– ¿Así que decidiste llevar una banda en señal de luto durante un año para pagar por tu pecado? -se burló ella.

– Sí -admitió violentamente.

– Oh, ya veo -ella le lanzó otra sonrisa burlona-. Como has nacido dentro de la aristocracia, te ves forzado a comprometerte sin amor y mantener la farsa. Pobre Nicolás. Para ser sincera contigo, no creo que la mayoría de los compromisos reales se hayan efectuado por amor verdadero.

– Algunos sí lo son -respondió con una suave voz-. Mi caso era complicado porque mi familia y la familia Robles están emparentadas y han tenido mucha relación a lo largo de los años. Era previsible que hubiera matrimonio entre Nina y yo. Su imprevisto fallecimiento complicó las cosas hasta el extremo de que el señor Robles espera que, según una antigua ley, me case con su otra hija, Camilla.

– A mí eso me parece algo bíblico.

– Porque lo es -murmuró-. Mi padre también se está dejando llevar en esa dirección.

– ¿Y Camilla tampoco te gusta?

– No. Estoy enamorado de otra persona pero no puedo hacer nada, porque ella no me corresponde.

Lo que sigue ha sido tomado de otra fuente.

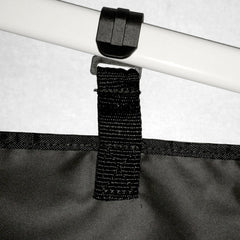 E-Z UP textura de tejido con recubrimiento UV para protección solar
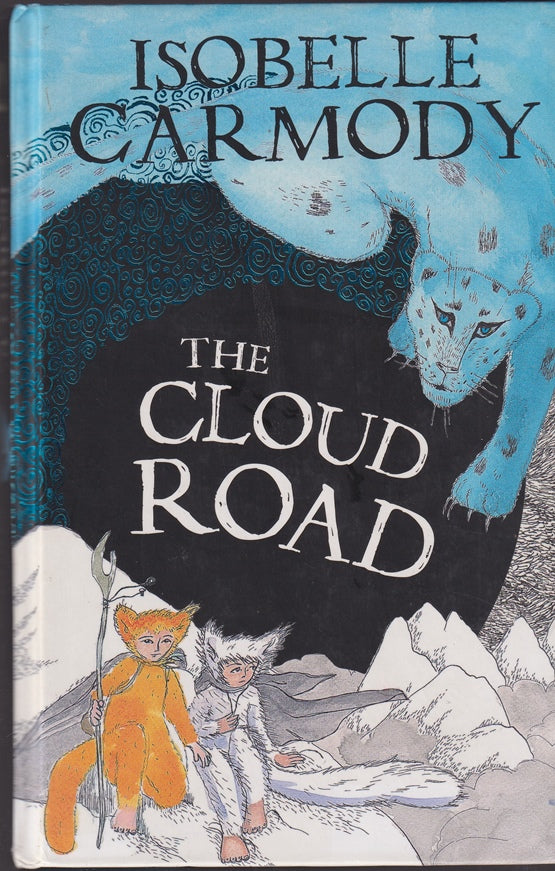 The Cloud Road (Kingdom of the Lost book 2)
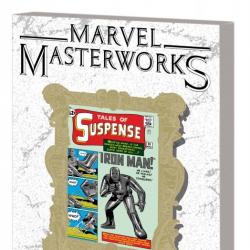 Marvel Masterworks: The Invincible Iron Man Vol. 1 Variant (Trade Paperback)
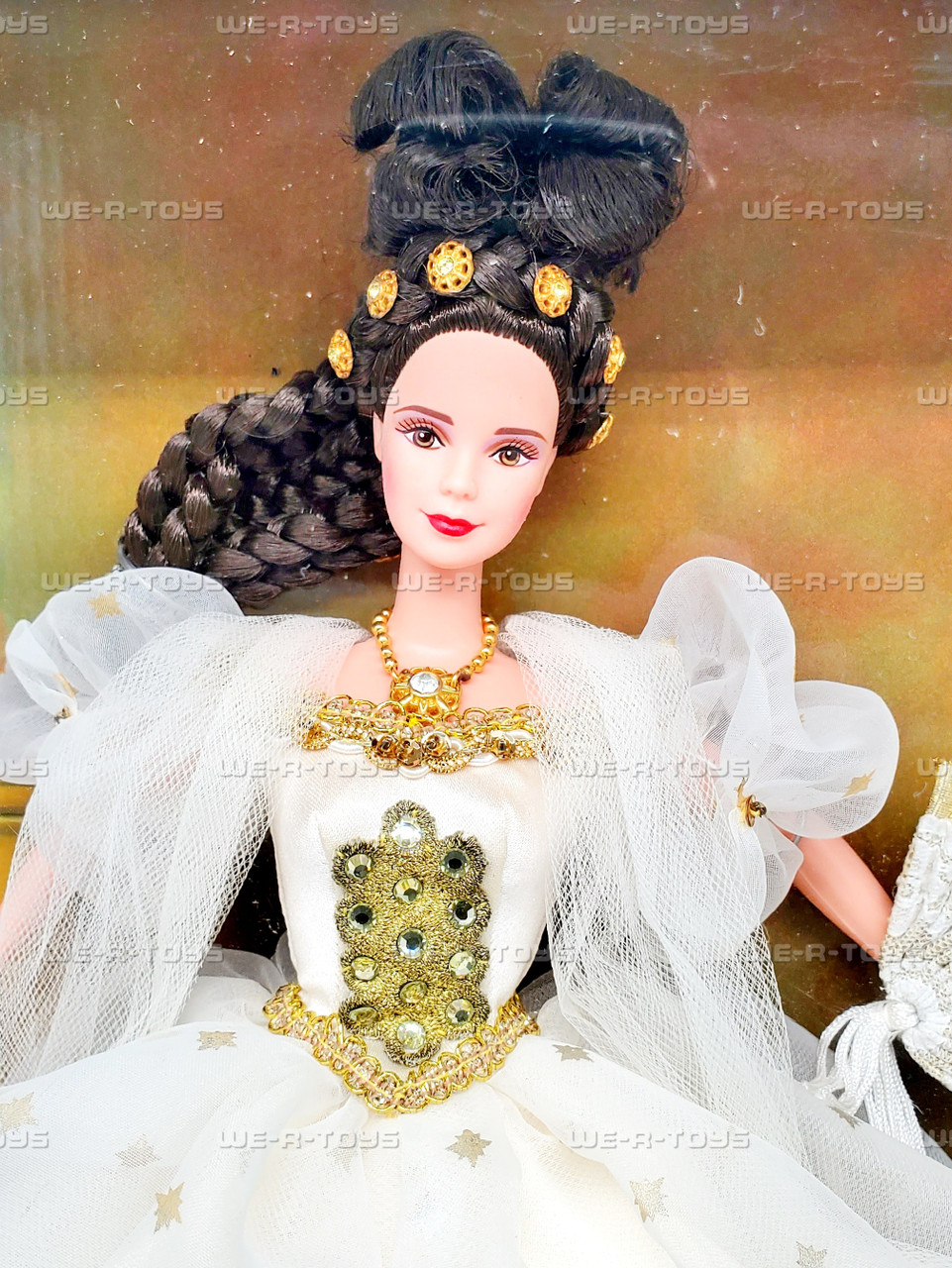 Barbie as Empress-Kaiserin Sissy Imperatrice Doll 1996 Mattel 15846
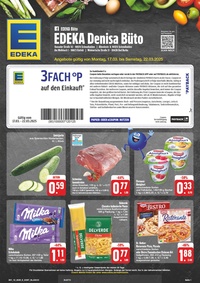 EDEKA Prospekt - Angebote ab 17.03.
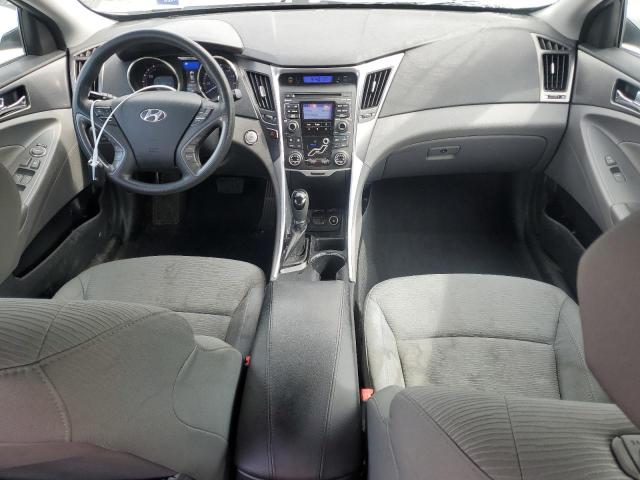Photo 8 from auction – 2011 HYUNDAI SONATA HYB with VIN KMHEC4A42BA006039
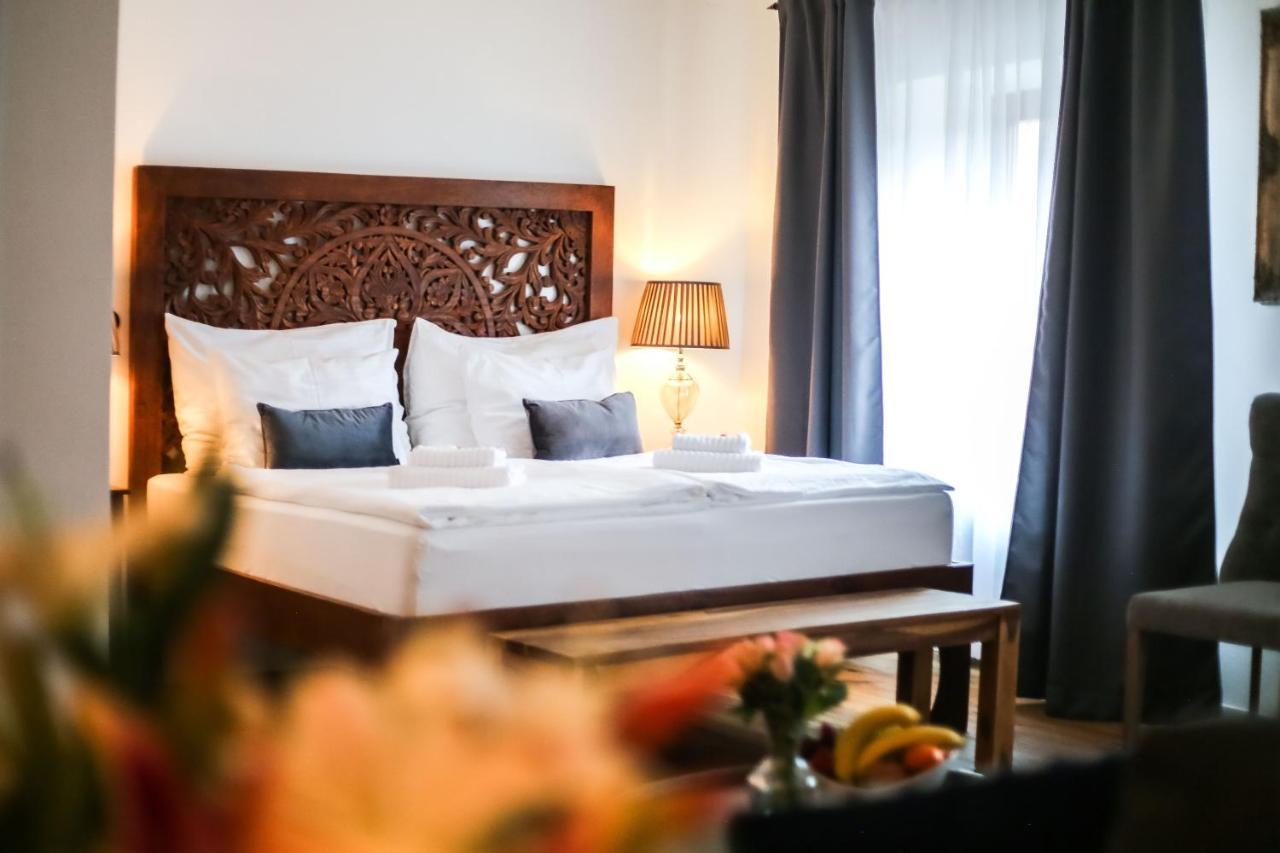 Pension Adalbert Český Krumlov 外观 照片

El interés de Nic por otra mujer tenía que ser el secreto mejor guardado de la casa de Parma-Borbón, ya que sus hermanas no la habían informado de ello. Aquella devastadora revelación hizo que Piper se dirigiera hacia su mesa y se sentara antes de que el dolor pudiera hacer que se desintegrara delante de él. Ahora estaba tan lejos de su alcance…

Con voz seca le preguntó:

– ¿Por qué estás realmente aquí, Nic?

– El período oficial de duelo terminará en tres días. Para echar por tierra los planes que ambas familias tienen para mí, me gustaría llegar a Marbella con mi esposa.

– Una esposa, ¿eh? Bueno. No tendrás ningún problema. Debe de haber más de una docena de candidatas reales que te habrán echado el ojo desde hace años.